→ Exercise objective: What is printed must match, line for line, the records from their first line through the line containing "赤い背景に分離されたノートブックを開く、テキスト用のスペースをコピーします。", with pictures left out.

→ Task input:
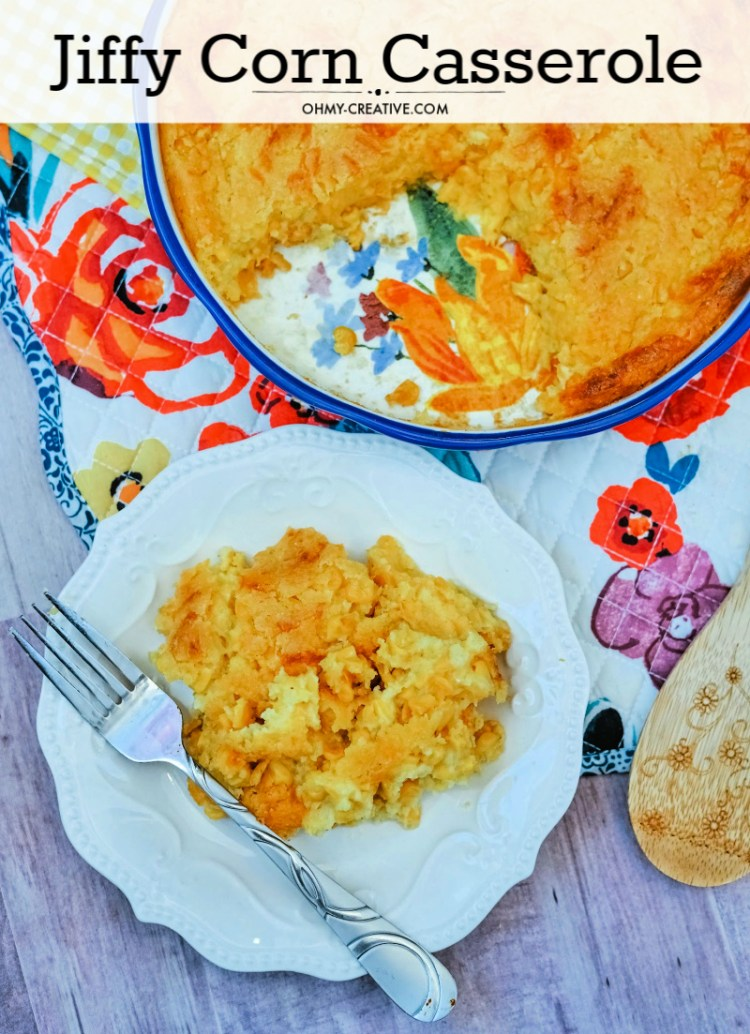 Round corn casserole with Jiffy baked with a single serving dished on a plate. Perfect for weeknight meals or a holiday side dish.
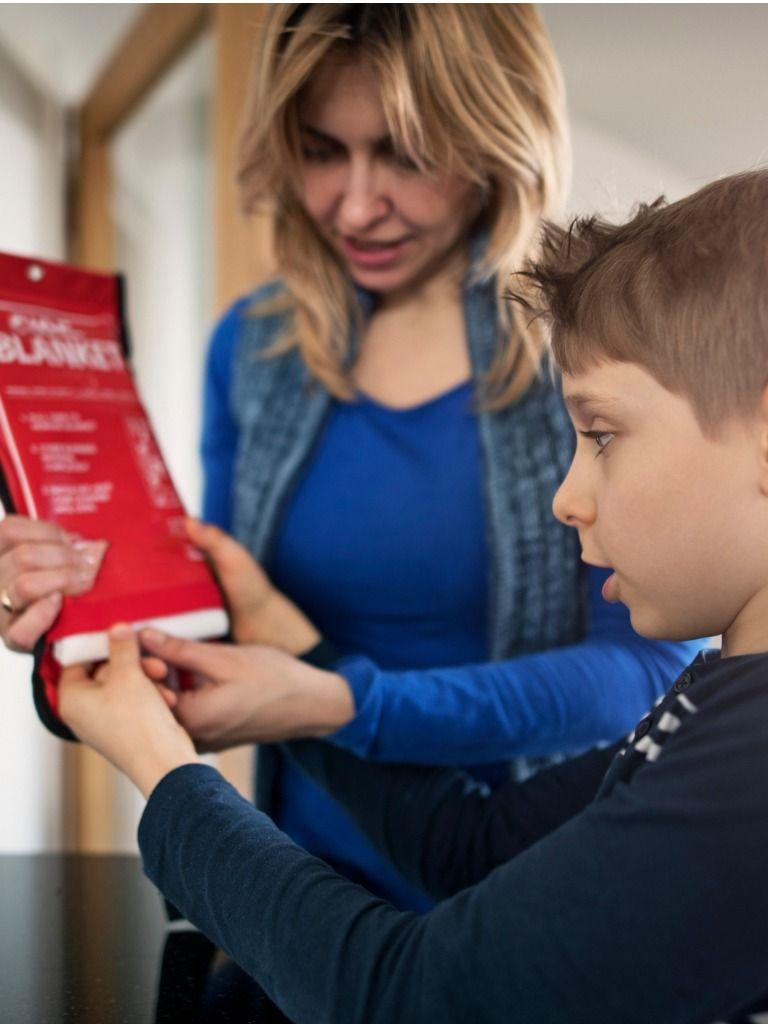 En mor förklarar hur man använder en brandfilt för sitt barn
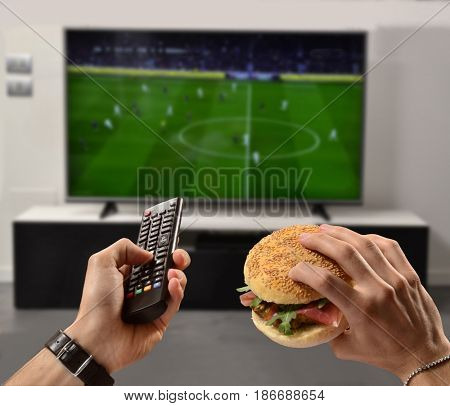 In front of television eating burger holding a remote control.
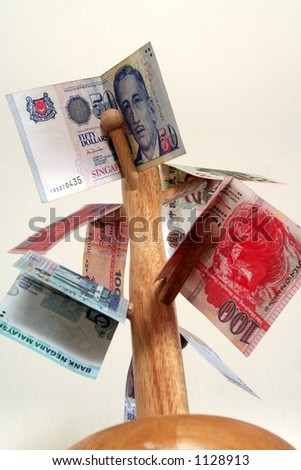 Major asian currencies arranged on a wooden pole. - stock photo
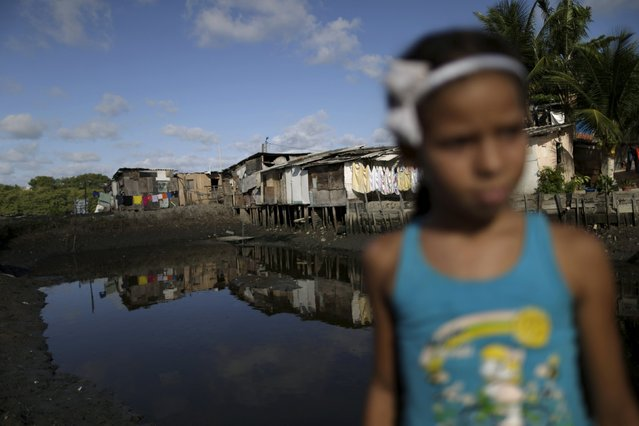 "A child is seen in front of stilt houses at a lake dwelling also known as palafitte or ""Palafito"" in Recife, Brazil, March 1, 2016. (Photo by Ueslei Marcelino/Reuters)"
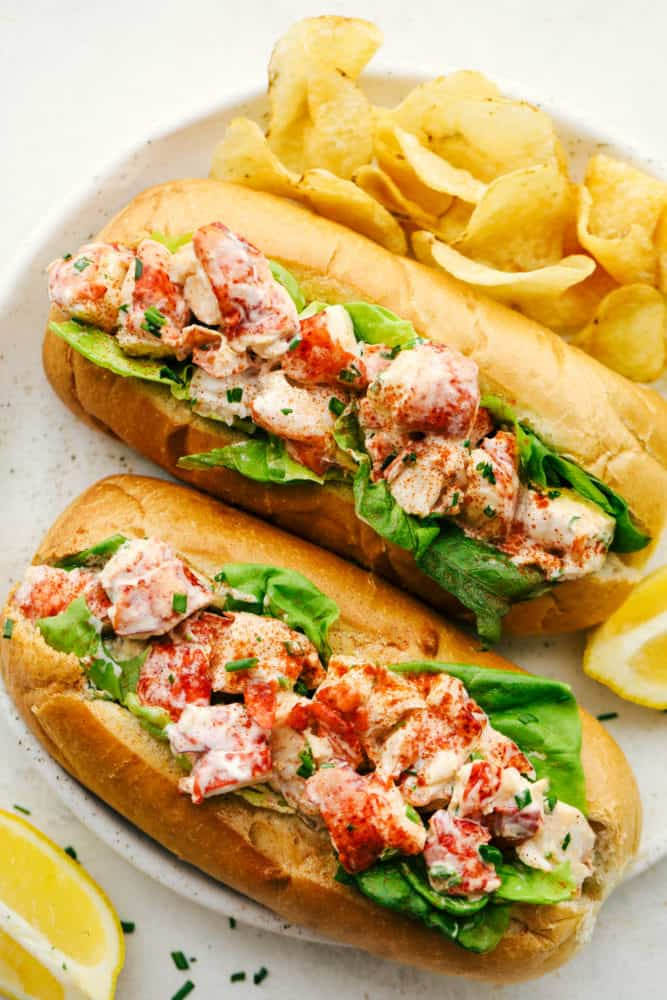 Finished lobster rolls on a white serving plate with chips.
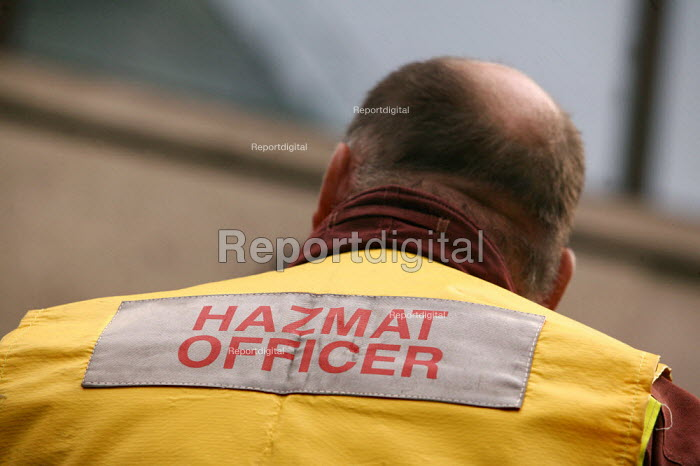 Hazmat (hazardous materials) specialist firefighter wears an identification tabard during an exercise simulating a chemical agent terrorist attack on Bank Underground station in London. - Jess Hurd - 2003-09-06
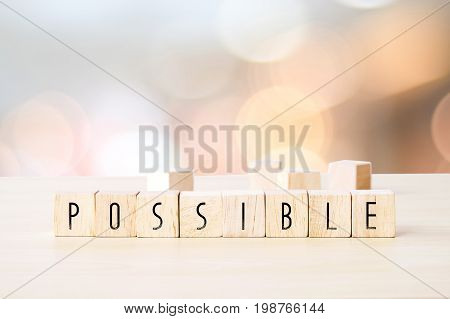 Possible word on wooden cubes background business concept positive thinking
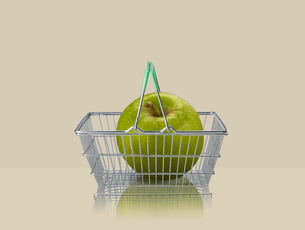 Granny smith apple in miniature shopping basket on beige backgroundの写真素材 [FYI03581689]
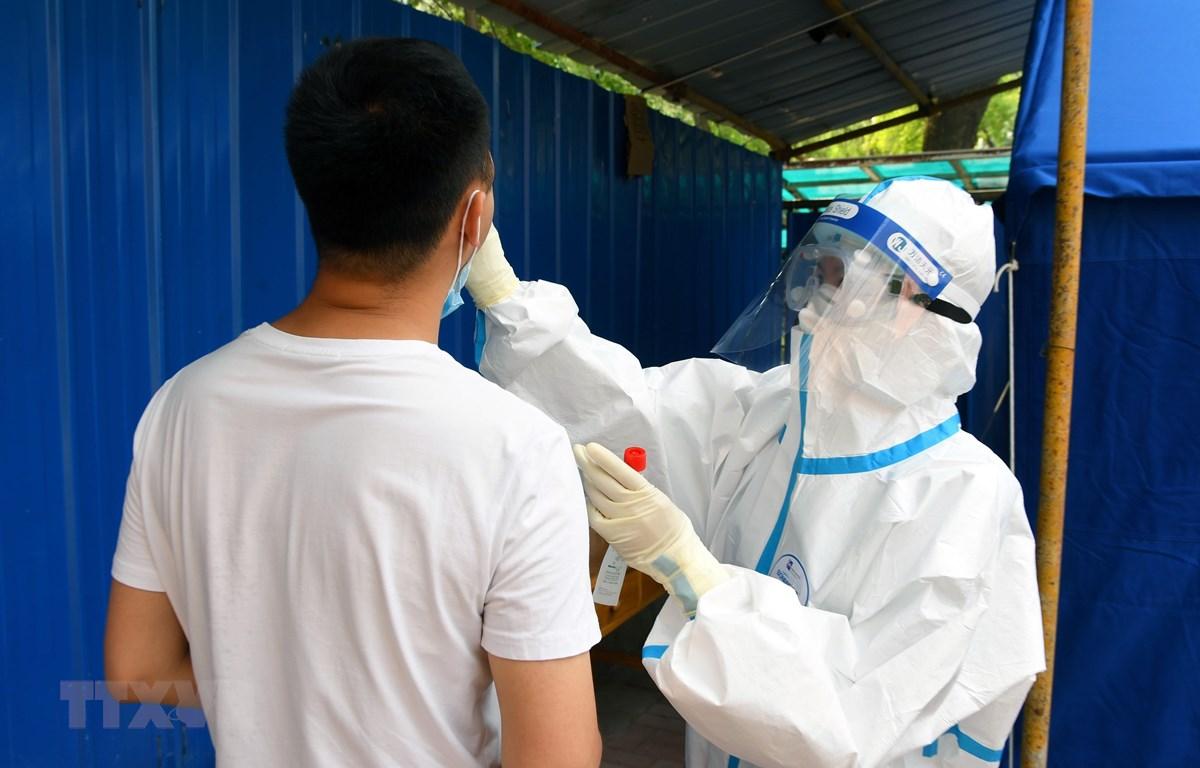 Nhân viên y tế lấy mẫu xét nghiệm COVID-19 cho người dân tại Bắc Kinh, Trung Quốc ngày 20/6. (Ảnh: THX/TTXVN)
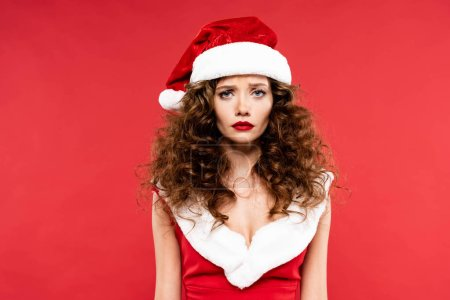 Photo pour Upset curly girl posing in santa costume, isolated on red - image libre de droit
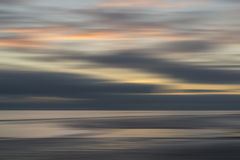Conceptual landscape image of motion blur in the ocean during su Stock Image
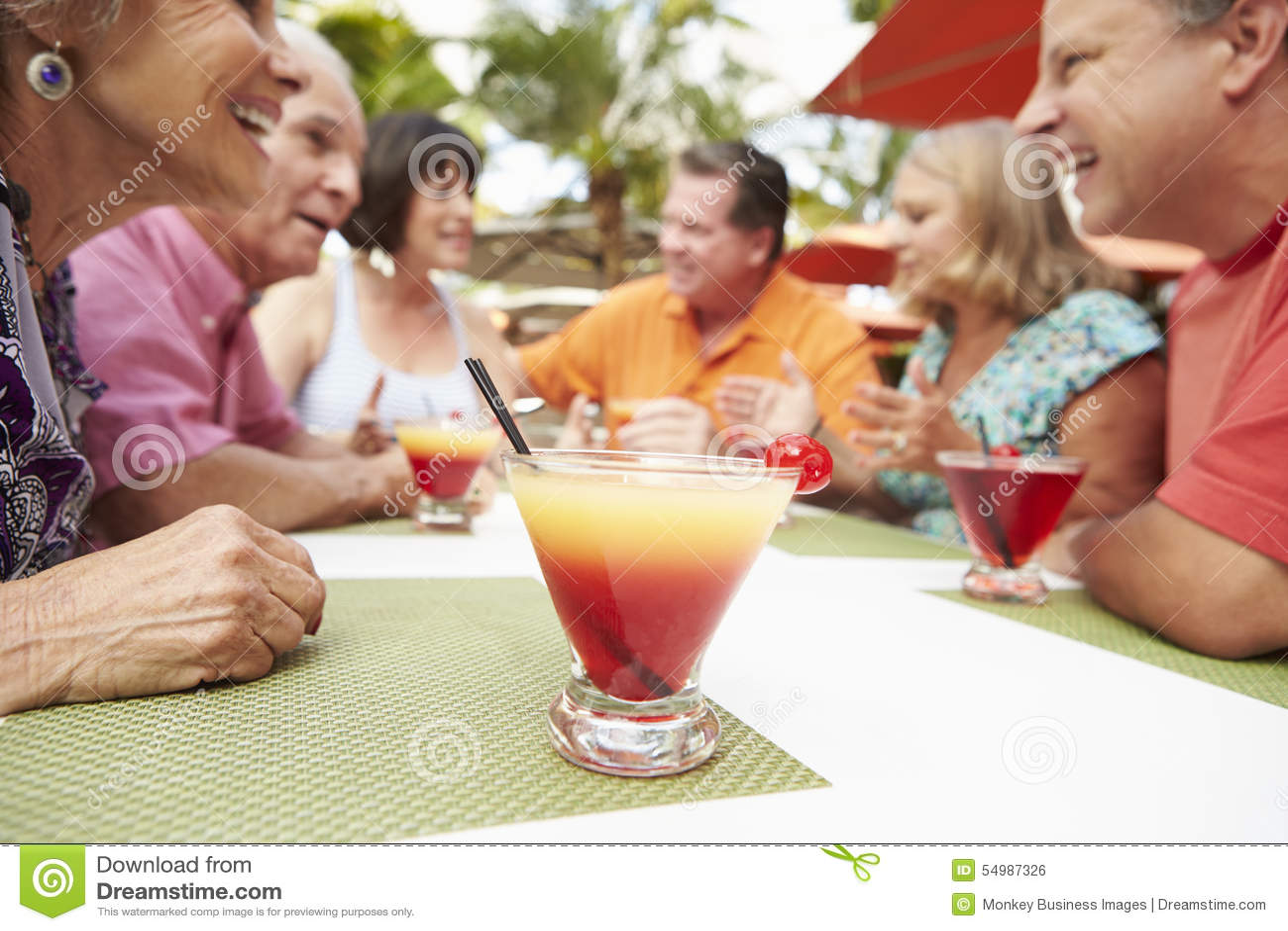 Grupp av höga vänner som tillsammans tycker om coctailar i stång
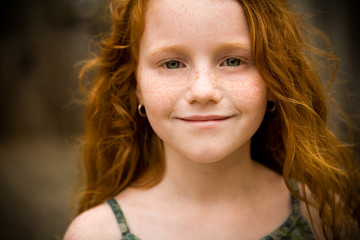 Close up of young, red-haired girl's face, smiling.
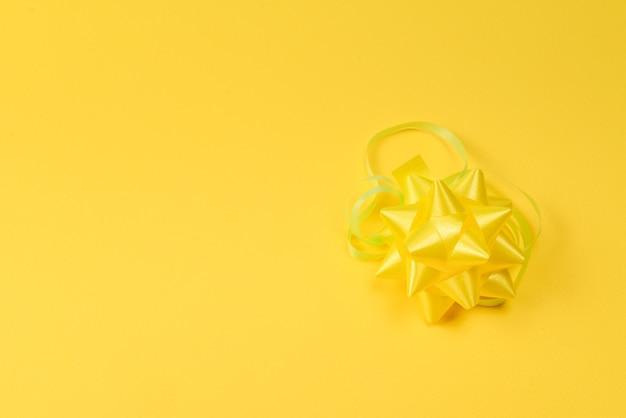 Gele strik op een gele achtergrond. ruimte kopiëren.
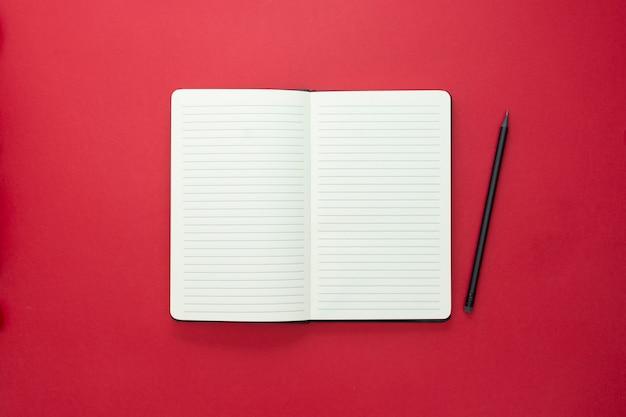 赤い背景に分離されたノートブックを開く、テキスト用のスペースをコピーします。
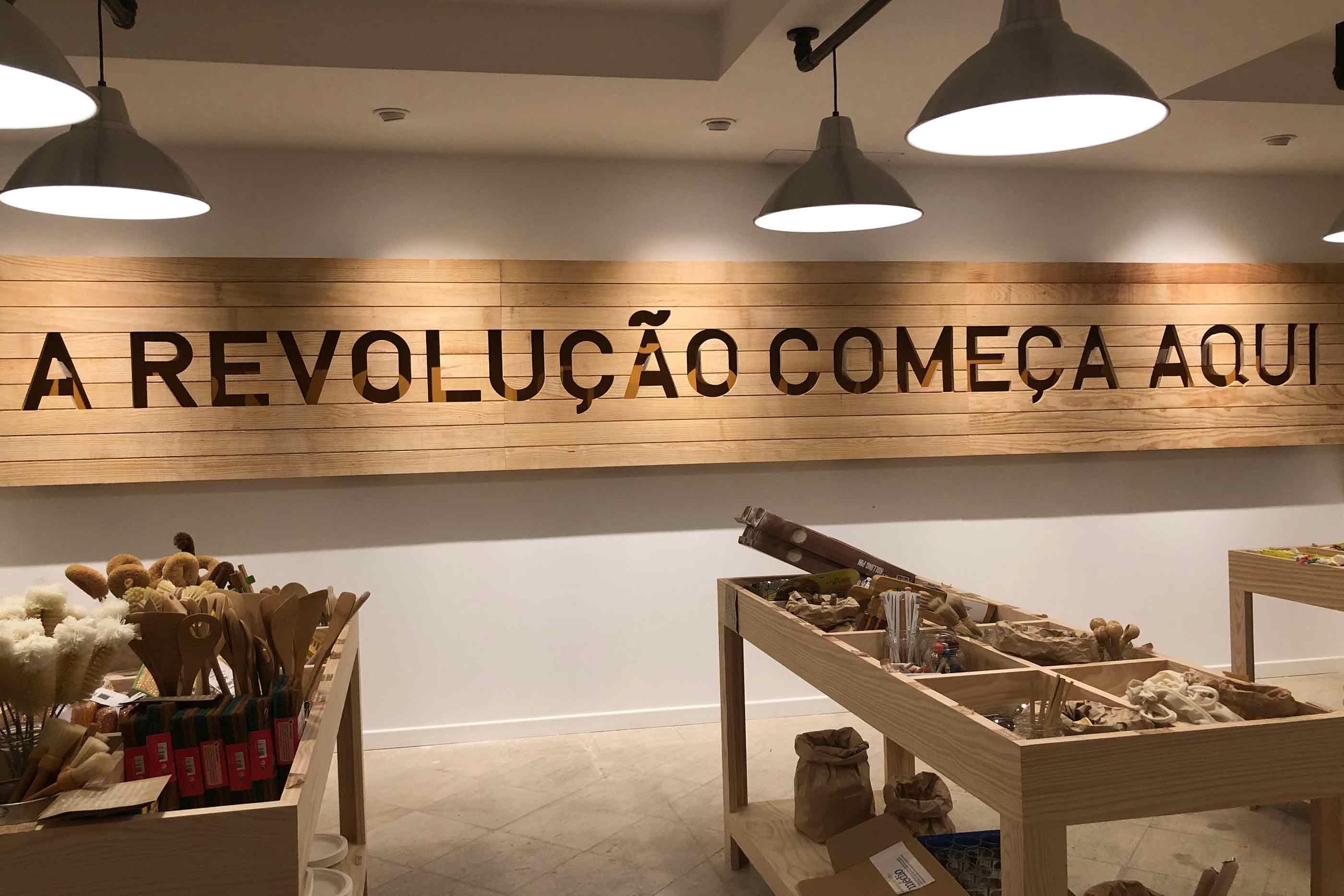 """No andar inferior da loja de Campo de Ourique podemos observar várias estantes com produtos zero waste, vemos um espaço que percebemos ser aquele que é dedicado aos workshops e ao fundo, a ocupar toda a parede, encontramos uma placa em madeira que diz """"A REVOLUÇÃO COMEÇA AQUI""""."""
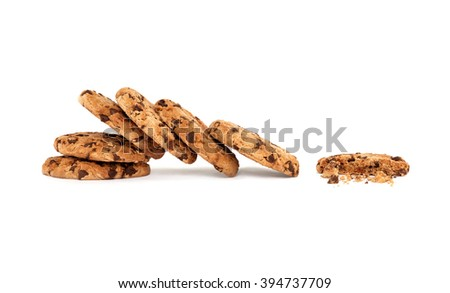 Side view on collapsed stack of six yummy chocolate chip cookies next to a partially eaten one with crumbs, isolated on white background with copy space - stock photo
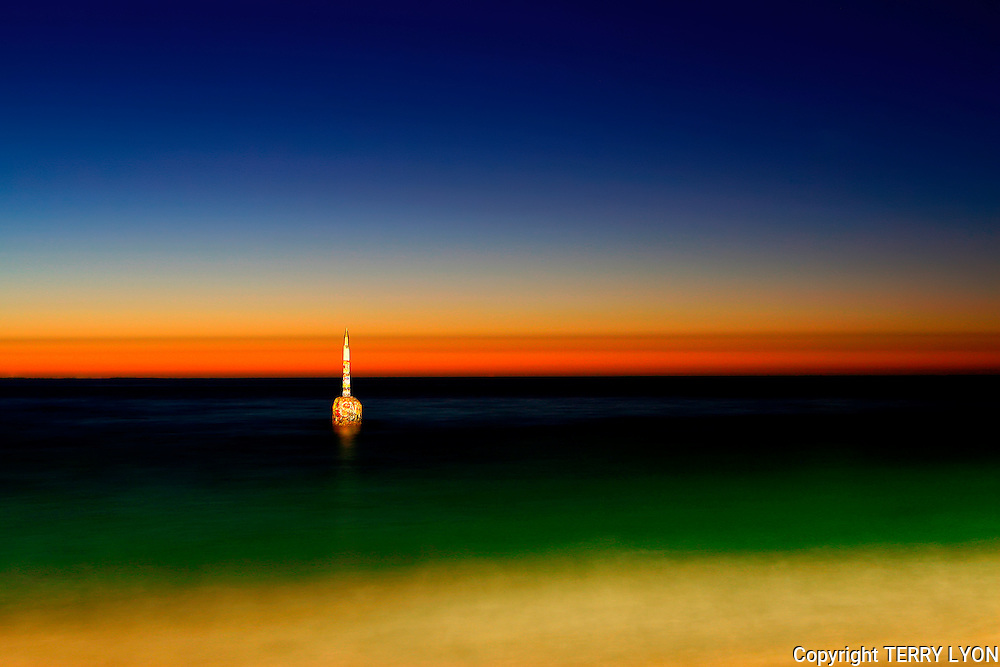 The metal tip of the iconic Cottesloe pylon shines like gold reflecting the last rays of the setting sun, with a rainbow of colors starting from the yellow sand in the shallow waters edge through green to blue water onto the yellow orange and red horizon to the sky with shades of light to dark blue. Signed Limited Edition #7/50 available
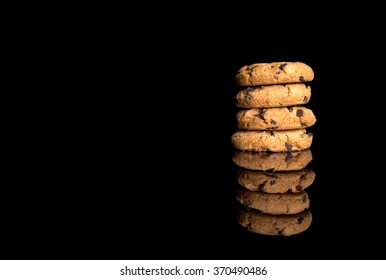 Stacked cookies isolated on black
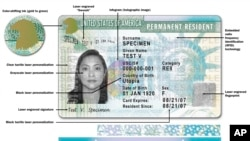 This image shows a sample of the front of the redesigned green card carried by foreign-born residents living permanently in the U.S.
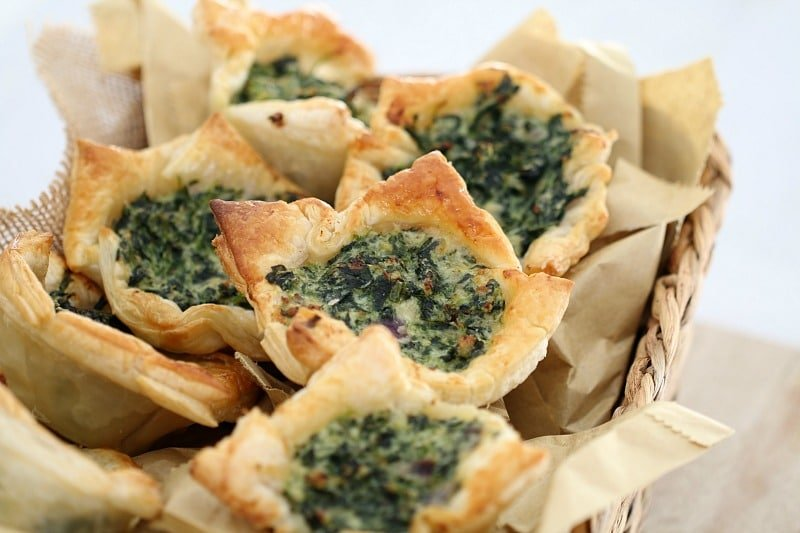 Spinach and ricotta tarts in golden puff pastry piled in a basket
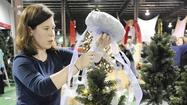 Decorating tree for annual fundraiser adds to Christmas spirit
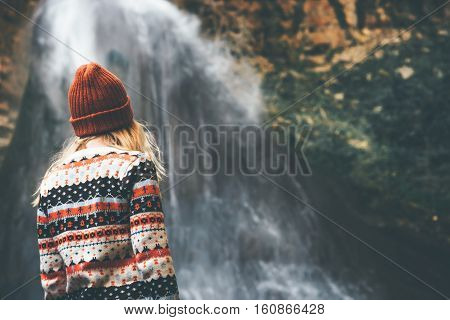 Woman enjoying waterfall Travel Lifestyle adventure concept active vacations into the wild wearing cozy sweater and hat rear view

→ Result:
 Round corn casserole with Jiffy baked with a single serving dished on a plate. Perfect for weeknight meals or a holiday side dish.
 En mor förklarar hur man använder en brandfilt för sitt barn
 In front of television eating burger holding a remote control.
 Major asian currencies arranged on a wooden pole. - stock photo
 "A child is seen in front of stilt houses at a lake dwelling also known as palafitte or ""Palafito"" in Recife, Brazil, March 1, 2016. (Photo by Ueslei Marcelino/Reuters)"
 Finished lobster rolls on a white serving plate with chips.
 Hazmat (hazardous materials) specialist firefighter wears an identification tabard during an exercise simulating a chemical agent terrorist attack on Bank Underground station in London. - Jess Hurd - 2003-09-06
 Possible word on wooden cubes background business concept positive thinking
 Granny smith apple in miniature shopping basket on beige backgroundの写真素材 [FYI03581689]
 Nhân viên y tế lấy mẫu xét nghiệm COVID-19 cho người dân tại Bắc Kinh, Trung Quốc ngày 20/6. (Ảnh: THX/TTXVN)
 Photo pour Upset curly girl posing in santa costume, isolated on red - image libre de droit
Conceptual landscape image of motion blur in the ocean during su Stock Image
 Grupp av höga vänner som tillsammans tycker om coctailar i stång
 Close up of young, red-haired girl's face, smiling.
 Gele strik op een gele achtergrond. ruimte kopiëren.
 赤い背景に分離されたノートブックを開く、テキスト用のスペースをコピーします。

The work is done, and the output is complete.